PROBLEM REQUIREMENTS = Copy the records below word for word, from start to finish, and leave out the pictures.

MATERIAL SUPPLIED =
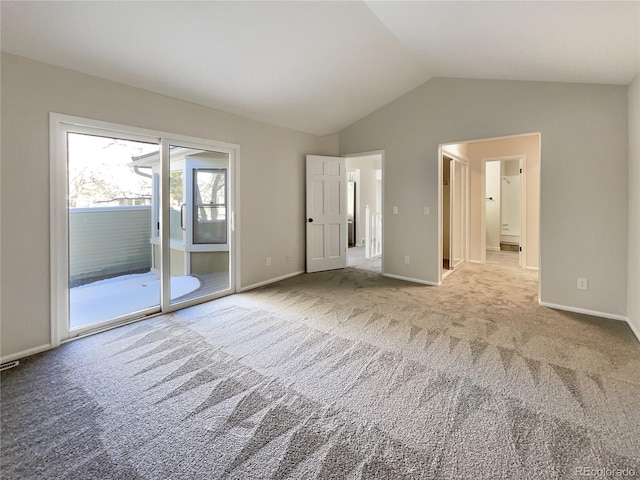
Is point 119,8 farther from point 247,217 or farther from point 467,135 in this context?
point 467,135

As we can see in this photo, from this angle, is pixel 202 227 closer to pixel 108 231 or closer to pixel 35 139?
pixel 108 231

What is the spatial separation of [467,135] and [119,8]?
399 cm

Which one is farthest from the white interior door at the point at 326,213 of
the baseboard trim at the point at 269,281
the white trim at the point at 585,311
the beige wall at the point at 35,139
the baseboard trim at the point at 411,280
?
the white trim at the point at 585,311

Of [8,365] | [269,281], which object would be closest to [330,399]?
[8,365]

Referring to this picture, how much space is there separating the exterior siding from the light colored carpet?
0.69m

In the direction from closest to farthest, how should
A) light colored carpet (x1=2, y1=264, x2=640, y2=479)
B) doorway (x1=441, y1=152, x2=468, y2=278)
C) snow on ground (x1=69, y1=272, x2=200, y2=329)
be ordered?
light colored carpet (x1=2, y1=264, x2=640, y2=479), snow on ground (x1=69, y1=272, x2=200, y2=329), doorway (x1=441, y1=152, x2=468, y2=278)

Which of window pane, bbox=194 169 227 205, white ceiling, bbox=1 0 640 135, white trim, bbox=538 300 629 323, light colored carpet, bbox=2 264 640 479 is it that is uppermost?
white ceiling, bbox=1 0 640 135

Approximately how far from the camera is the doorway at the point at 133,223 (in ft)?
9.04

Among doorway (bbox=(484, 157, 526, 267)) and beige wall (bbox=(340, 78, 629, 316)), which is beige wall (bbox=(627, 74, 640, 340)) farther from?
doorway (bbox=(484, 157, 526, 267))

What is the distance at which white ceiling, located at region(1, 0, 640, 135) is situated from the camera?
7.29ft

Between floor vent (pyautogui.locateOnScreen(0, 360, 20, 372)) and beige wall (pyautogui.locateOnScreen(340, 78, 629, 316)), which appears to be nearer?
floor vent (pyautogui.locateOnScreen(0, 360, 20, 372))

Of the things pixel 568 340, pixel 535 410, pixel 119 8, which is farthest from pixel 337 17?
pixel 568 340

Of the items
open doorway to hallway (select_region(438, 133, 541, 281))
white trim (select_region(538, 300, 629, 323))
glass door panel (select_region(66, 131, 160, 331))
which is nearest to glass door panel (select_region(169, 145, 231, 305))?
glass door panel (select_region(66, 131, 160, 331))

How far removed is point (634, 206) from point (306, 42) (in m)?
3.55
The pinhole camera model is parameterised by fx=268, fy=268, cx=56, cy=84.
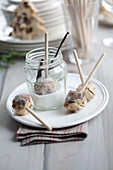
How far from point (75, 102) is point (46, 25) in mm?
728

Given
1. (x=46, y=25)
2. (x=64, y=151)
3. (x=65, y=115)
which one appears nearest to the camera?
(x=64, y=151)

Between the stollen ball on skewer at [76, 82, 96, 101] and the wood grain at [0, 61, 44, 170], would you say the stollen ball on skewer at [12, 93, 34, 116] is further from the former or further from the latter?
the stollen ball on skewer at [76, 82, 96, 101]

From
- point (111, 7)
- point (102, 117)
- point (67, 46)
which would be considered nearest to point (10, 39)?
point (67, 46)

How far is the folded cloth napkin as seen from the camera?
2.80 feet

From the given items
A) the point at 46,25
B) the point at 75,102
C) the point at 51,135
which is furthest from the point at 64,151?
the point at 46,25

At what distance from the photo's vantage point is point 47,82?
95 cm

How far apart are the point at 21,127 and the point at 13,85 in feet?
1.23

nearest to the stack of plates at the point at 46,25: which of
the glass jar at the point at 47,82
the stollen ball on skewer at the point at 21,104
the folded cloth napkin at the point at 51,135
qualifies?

ANSWER =
Is point 119,8 farther from point 247,217 or farther from point 467,135 in this context?
point 467,135

As we can see in this photo, from this angle, is pixel 202 227 closer to pixel 108 231 or closer to pixel 35 139?
pixel 108 231

What is the spatial separation of [467,135] and [119,8]?
399 cm

Which one is farthest from the white interior door at the point at 326,213 of
the baseboard trim at the point at 269,281
the white trim at the point at 585,311
the beige wall at the point at 35,139
the baseboard trim at the point at 411,280
?
the white trim at the point at 585,311

Of [8,365] | [269,281], which object would be closest to [330,399]?
[8,365]

Referring to this picture, how much space is there separating the exterior siding from the light colored carpet?
0.69m

In the direction from closest to farthest, how should
A) light colored carpet (x1=2, y1=264, x2=640, y2=479)
B) doorway (x1=441, y1=152, x2=468, y2=278)
C) snow on ground (x1=69, y1=272, x2=200, y2=329)
be ordered?
light colored carpet (x1=2, y1=264, x2=640, y2=479), snow on ground (x1=69, y1=272, x2=200, y2=329), doorway (x1=441, y1=152, x2=468, y2=278)

Which of window pane, bbox=194 169 227 205, white ceiling, bbox=1 0 640 135, white trim, bbox=538 300 629 323, light colored carpet, bbox=2 264 640 479 is it that is uppermost?
white ceiling, bbox=1 0 640 135

Approximately how far from the camera is the doorway at the point at 133,223 (in ft)?
9.04

Among doorway (bbox=(484, 157, 526, 267)) and beige wall (bbox=(340, 78, 629, 316)), which is beige wall (bbox=(627, 74, 640, 340)) farther from?
doorway (bbox=(484, 157, 526, 267))

What is the distance at which white ceiling, located at region(1, 0, 640, 135) is situated from the camera?
7.29ft

Between floor vent (pyautogui.locateOnScreen(0, 360, 20, 372)) and beige wall (pyautogui.locateOnScreen(340, 78, 629, 316)), which appears to be nearer?
floor vent (pyautogui.locateOnScreen(0, 360, 20, 372))

Of the things pixel 568 340, pixel 535 410, pixel 119 8, which is farthest from pixel 337 17?
pixel 568 340

Of the items
open doorway to hallway (select_region(438, 133, 541, 281))
white trim (select_region(538, 300, 629, 323))
glass door panel (select_region(66, 131, 160, 331))
which is nearest to glass door panel (select_region(169, 145, 231, 305))?
glass door panel (select_region(66, 131, 160, 331))

How far removed is point (634, 206) from point (306, 42) (in m)?
3.55
The pinhole camera model is parameterised by fx=268, fy=268, cx=56, cy=84.
How far from point (75, 102) is point (46, 25) in mm?
728

Given
1. (x=46, y=25)
2. (x=64, y=151)
3. (x=65, y=115)
which one appears nearest to the camera?
(x=64, y=151)

Between the stollen ball on skewer at [76, 82, 96, 101] and the wood grain at [0, 61, 44, 170], would you say the stollen ball on skewer at [12, 93, 34, 116] is further from the former or further from the latter?
the stollen ball on skewer at [76, 82, 96, 101]

From
- point (111, 7)
- point (102, 117)
- point (67, 46)
which would be considered nearest to point (10, 39)?
point (67, 46)

How far is the folded cloth napkin as seen from the camera?
2.80 feet

From the given items
A) the point at 46,25
B) the point at 75,102
C) the point at 51,135
which is furthest from the point at 64,151?
the point at 46,25

At what distance from the photo's vantage point is point 47,82?
95 cm

How far apart are the point at 21,127 and the point at 13,85 in feet?
1.23

nearest to the stack of plates at the point at 46,25: which of
the glass jar at the point at 47,82
the stollen ball on skewer at the point at 21,104
the folded cloth napkin at the point at 51,135
qualifies?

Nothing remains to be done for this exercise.